Sizce sürücülerin böyle hayal dünyasında olmalarının ve kendilerini bu kadar hatalı değerlendirmelerinin özel bir nedeni var mıydı? Belki hayret edeceksiniz ama, bu sorunun cevabı, bu tutumun “normal” insan davranışı olmasıdır.
Yukarıda da belirttiğimiz gibi, insana özgü olan bu “normal” davranış, işe alımlarda ve özel yetenek arayışlarında kurumlara maliyeti öngörülemeyecek kadar büyük olan sonuçlar doğurmaktadır. İnsanların büyük bir bölümü kendileri için çok önem taşıyan bir seçim süreciyle karşılaştıklarında, gerçeği “normal” sınırların ötesinde çarpıtmakta ve yalan sınırına giren beyanlarda bulunabilmektedir.

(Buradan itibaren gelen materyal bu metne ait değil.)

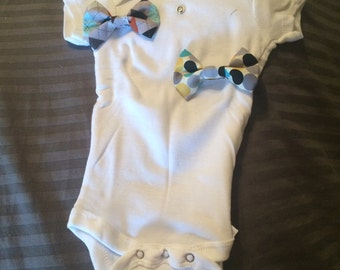 Onsie with interchangeable bow ties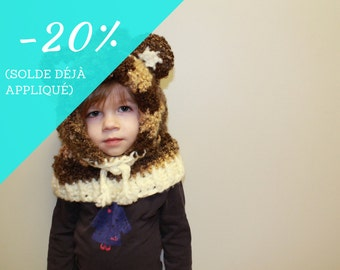Cap / hood with ears and adjustable infant brown bear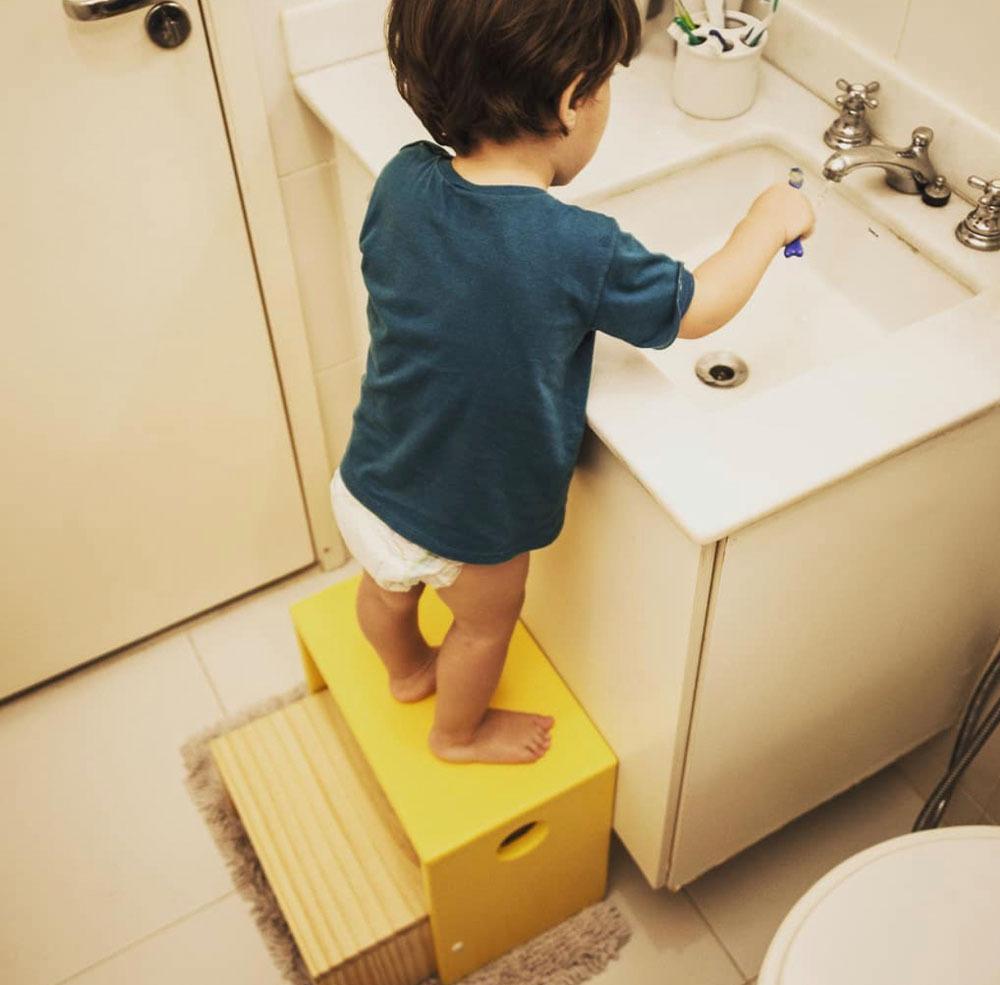 Criança usando pia com método montessori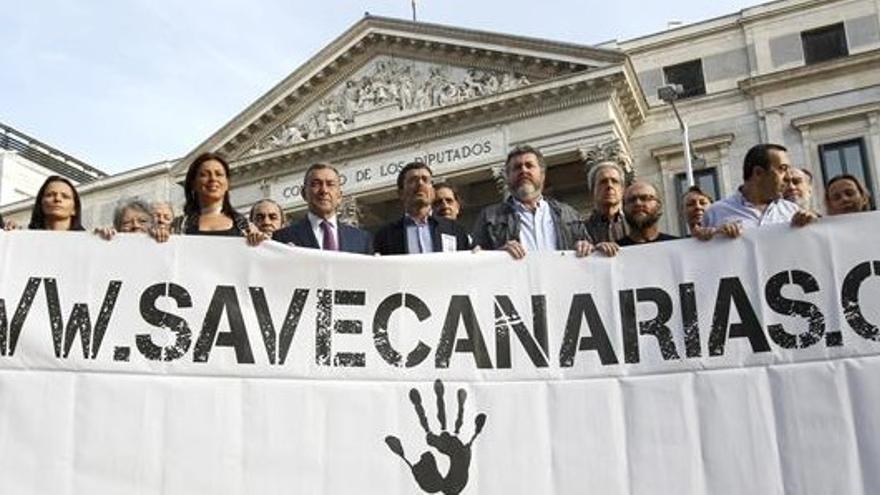 Acto contra las prospecciones ante el Congreso de los Diputados. (EFE)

İnsanlar Neden Yalan Söyler?
“Hata insana mahsustur”. Hepimiz ilkokul yıllarından başlayarak bu sözü işiterek büyümüşüzdür. Ancak insana ait bir özellik daha vardır ki, hata yapmaktan ve özellikle de hatalı görünmekten nefret ederiz. Hata yaptığımız zaman da, hatamızı örtmek için budalaca da olsa bunu örtmeye çalışırız. Hepimiz çevremizdeki son derece akıllı insanların, mahçup olmamak veya sıkıntı verici bir durumdan kurtulmak ve hatalarını örtmek için gösterdikleri çocukça mazeretlere tanık olmuşuzdur. Özgeçmiş hazırlamak ve iş görüşmesine katılmak kişinin gerçekleri kendince yorumlamasına en geniş imkânı veren durumlardır.

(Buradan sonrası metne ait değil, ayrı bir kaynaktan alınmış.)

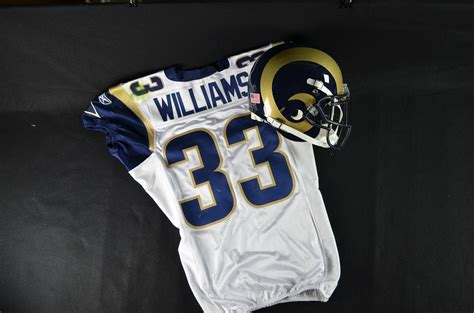 Cadillac Williams Nfl by Lot Detail 2011 Cadillac Williams St Louis Rams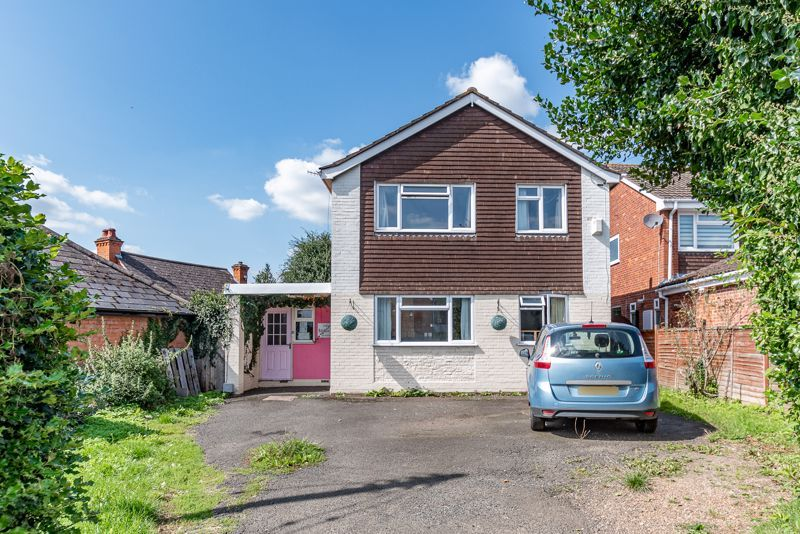4 bed house for sale in Woodrow Lane 1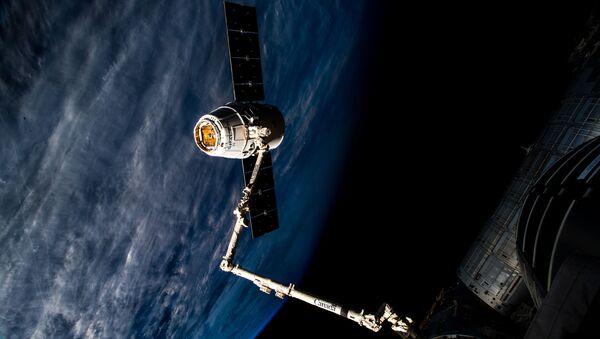El carguero espacial Dragon se acopla a la EEI (archivo) - Sputnik Mundo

Beden dili ve yalan üzerinde araştırmalar yapan Kaliforniya Üniversitesi’nden Paul Ekman, insanların yalan söyleme nedenlerini şöyle sıralamıştır:
- Cezadan kaçınmak
- Başka türlü ulaşamayacakları bir ödülü elde etmek
- Bir başkasını cezadan kurtarmak
- Başkalarının hayranlığını kazanmak
- Mahcup olmaktan kaçınmak
- Mahremiyetini korumak
- Başkaları üzerinde güç sahibi olmak
- Sosyal olarak zor bir durumdan kurtulmak
- Kendini bir tehdit veya bedensel zarardan kurtarmak
İş görüşmelerinde söylenen yalanlar veya gerçeğin bir bölümünün veya tamamının çarpıtılması veya saklanması, yukarıda sıralanan maddelerin en sonuncu sırasında yer alan “fiziksel zarardan korunmak” hariç, hepsini kapsamaktadır. Konunun daha ilginç olan yönü ise, gerçeğin çarpıtılmasının sadece işe başvuran kişi için değil, görüşmeyi yapan kişi için de geçerli olmasıdır. Adayın işi almak konusunda bir nedeni varken, görüşmeyi yapanın iki nedeni vardır. Birincisi kurum veya işle ilgili gerçekleri saptırmak konusunda; ikincisi uygun olmayan adayı seçtiğinde mahcup olmamak için kendini haklı gösterecek nedenler bulmak konusunda.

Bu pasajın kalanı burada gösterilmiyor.